La route du choc culturel

Félix-Antoine Huard
Monsieur et Madame Tout-le-monde
3 min readApr 26, 2016

Mon choc culturel sénégalais, je le vis un peu chaque jour. Or, il n’a rien à voir avec la langue ou les poissons entiers qui se retrouvent dans mon assiette. Je ne le vis absolument pas à la maison, bien que je doive parfois chasser les poulets de ma chambre ou les sortir de la salle de bain. Mon choc culturel ne se pointe pas non plus sous l’eau froide de la douche ou au gré des appels à la prière. Non.

Je le vis plutôt sur le chemin vers le boulot, soit lorsque j’emprunte à pied la fameuse route nationale du Sénégal. Disons qu’à elle seule, elle est assez puissante pour déstabiliser n’importe quel occidental !

Loin de la Sainte-Catherine !

Cette fameuse route nationale relie Thiès à plusieurs autres villes importantes du pays, dont Dakar et Saint-Louis. Elle est pavée, large et bien entretenue. Des milliers de gens l’empruntent donc chaque jour.

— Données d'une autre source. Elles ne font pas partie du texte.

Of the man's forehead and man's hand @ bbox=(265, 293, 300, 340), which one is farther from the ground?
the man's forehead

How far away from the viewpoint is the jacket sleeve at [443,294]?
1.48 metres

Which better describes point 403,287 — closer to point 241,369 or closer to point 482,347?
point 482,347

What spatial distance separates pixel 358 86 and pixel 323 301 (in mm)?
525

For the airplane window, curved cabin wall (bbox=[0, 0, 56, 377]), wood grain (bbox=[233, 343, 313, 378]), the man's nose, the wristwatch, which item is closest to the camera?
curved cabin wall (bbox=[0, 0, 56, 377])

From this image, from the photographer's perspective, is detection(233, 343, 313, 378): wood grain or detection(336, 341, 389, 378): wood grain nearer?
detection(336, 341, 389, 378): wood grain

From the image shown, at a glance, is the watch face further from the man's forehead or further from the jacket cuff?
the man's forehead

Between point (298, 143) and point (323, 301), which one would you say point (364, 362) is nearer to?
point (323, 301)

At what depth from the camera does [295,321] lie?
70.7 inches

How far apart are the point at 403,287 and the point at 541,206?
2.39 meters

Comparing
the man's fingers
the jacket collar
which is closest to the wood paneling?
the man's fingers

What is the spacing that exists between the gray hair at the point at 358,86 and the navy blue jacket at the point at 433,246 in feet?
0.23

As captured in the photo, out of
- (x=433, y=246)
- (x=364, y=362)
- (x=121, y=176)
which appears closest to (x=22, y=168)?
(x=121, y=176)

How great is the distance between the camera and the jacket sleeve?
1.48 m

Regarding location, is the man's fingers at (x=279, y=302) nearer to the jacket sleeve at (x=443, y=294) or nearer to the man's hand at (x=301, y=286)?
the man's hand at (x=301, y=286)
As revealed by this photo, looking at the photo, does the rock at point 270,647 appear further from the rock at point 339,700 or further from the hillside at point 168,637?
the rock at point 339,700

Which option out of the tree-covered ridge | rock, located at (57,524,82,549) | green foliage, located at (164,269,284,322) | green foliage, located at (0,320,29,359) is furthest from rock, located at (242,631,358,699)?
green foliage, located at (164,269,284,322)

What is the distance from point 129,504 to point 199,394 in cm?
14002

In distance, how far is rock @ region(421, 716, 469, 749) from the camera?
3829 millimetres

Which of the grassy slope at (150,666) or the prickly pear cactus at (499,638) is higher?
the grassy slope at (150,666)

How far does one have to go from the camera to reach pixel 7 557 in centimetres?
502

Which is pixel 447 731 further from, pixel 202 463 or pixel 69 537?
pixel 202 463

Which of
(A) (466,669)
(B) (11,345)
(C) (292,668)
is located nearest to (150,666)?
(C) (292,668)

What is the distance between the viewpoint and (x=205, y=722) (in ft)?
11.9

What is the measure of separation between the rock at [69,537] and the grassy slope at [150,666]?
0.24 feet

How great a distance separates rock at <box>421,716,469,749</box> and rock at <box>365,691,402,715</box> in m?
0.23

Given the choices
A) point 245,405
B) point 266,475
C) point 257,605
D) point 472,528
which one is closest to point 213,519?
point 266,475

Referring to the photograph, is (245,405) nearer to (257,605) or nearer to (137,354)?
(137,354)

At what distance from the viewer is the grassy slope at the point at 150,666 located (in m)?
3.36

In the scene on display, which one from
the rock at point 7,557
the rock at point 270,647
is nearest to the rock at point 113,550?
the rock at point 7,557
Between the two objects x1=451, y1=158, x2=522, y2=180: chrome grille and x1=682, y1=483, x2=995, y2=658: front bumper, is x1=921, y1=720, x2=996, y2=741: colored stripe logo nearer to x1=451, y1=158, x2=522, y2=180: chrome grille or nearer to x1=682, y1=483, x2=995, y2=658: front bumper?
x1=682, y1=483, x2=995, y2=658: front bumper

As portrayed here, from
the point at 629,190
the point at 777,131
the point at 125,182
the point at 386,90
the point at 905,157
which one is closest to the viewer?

Lors des weekends, elle devient un véritable enfer !

Et moi, eh bien je dois la suivre pour me rendre au travail. Et c’est pas de tout repos.

Un cocktail d’éléments

Le matin, je m’en sors plutôt bien. Il ne fait pas encore très chaud et les Thiessois sont relativement calmes. La ville se réveille tranquillement.

C’est plutôt au retour, vers 17h30, que ça explose.

J’ai alors ma journée dans le corps et je dois littéralement me battre contre la force des éléments.

Il y a d’abord le sable.

Le sable, il est partout. L’Harmattan, ce vent chaud et sec, le soulève du sol et le dépose systématiquement dans tous mes orifices. Mes yeux se mettent alors à piquer et mon nez se met à couler. À lui seul, le sable, il serait peut-être tolérable. Or, lorsqu’il s’allie avec les déchets, l’odeur des voitures et les moustiques, il devient une arme suprême. D’après moi, c’est ce cocktail qui a servi à forger l’anneau de Sauron. J’dis ça d’même.

Ensuite, il y a le bruit.

Le bruit, il est causé par les klaxons — qui défilent à une vitesse de 800 coups par minutes, les moteurs, les sabots des chevaux et la musique des motocyclettes. Parce que oui, les mobylettes de ce monde se mettent sur hautparleurs et divertissent la rue au complet.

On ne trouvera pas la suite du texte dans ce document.